4. Pay self-employment tax. If you earn at least $400 in a year from self-employment, you must file Schedule SE (Form 1040) and pay Social Security and Medicare taxes on it (15.3% of your earnings).
5. Pay quarterly estimated tax. If you have self-employment income or know that taxes aren’t withheld from your paychecks, you can’t wait for the end of the year to pay them. Instead, you must make estimated quarterly payments using Form 1040-ES.
6. Maintain all records. You must keep all relevant documentation for 3–7 years. This is the timeframe during which the IRS may audit you.
How to Show Proof of Income If You’re Paid in Cash

If you need to show proof of income while you’re paid in cash, you need to be proactive about creating a paper trail. The key is to be consistent and accurate, log everything, and create the right documentation yourself.
- Bank statements are some of the most powerful proofs of income in the absence of pay stubs. If you know you’ll need verified records, you should regularly deposit your cash earnings into a bank account. Aim to perform deposits the same day or week every month, and have at least 3–6 months of records to show. This helps you show consistency that lenders want.
- Tax returns (Form 1040) are the gold standard when it comes to income verification, since these are documents you submit to the government. Keep in mind that many lenders may require you to have tax forms for at least two years.
- If you’re running your own business or work as a contractor, you can use additional documents, such as receipts, invoices, or Forms 1099 for cash income. Paystub.org can help you create detailed and professional documents using its invoice or Form 1099 generator. You can also use our pay stub generator to create these documents for yourself and enhance your budgeting efforts.
Final Thoughts
Now that you understand the pros and cons of getting paid in cash, you can choose whether to take full advantage of cash or move toward a digital/bank-oriented solution. On the one hand, you get the convenience of immediate liquidity, no fees, and privacy. On the other hand, you have to put in an effort to document everything, file taxes, and prove income.
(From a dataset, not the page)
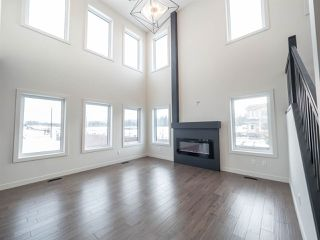 Photo 12: 2 Elwyck Gate: Spruce Grove House for sale : MLS®# E4181708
If you stick to the cash, don’t forget to track every dollar, stay on top of your tax situation, and create your own proof of income. If you need help with documentation, you’re welcome to use any of the tools that Paystub.org offers.
Pros and Cons of Getting Paid in Cash FAQs
#1. What can happen if I don’t report my cash income?
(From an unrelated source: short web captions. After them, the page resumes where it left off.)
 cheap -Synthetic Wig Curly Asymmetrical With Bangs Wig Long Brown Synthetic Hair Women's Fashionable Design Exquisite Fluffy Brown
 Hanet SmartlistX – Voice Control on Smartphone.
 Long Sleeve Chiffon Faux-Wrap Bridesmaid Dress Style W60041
If you don’t report your cash income, you may incur severe penalties and, in extreme cases, criminal charges and prison time. Not reporting income is considered fraud; if caught, you will have to pay penalties and unpaid taxes with interest, at a minimum.
#2. Can I ask my employer to switch from cash to direct deposit payment?
Yes, you can ask your employer to switch from cash to direct deposit payment. Keep in mind that there is no federal law that mandates they have to fulfill your request, though some state or local laws may specify otherwise.
#3. When is it better to get paid in cash?
It is better to get paid in cash if you need to spend money immediately (e.g., daily expenses or emergencies). Receiving a cash payment helps you avoid bank hold times. It’s also convenient for gig work and similar small-scale cash payment jobs where setting up payroll is impractical.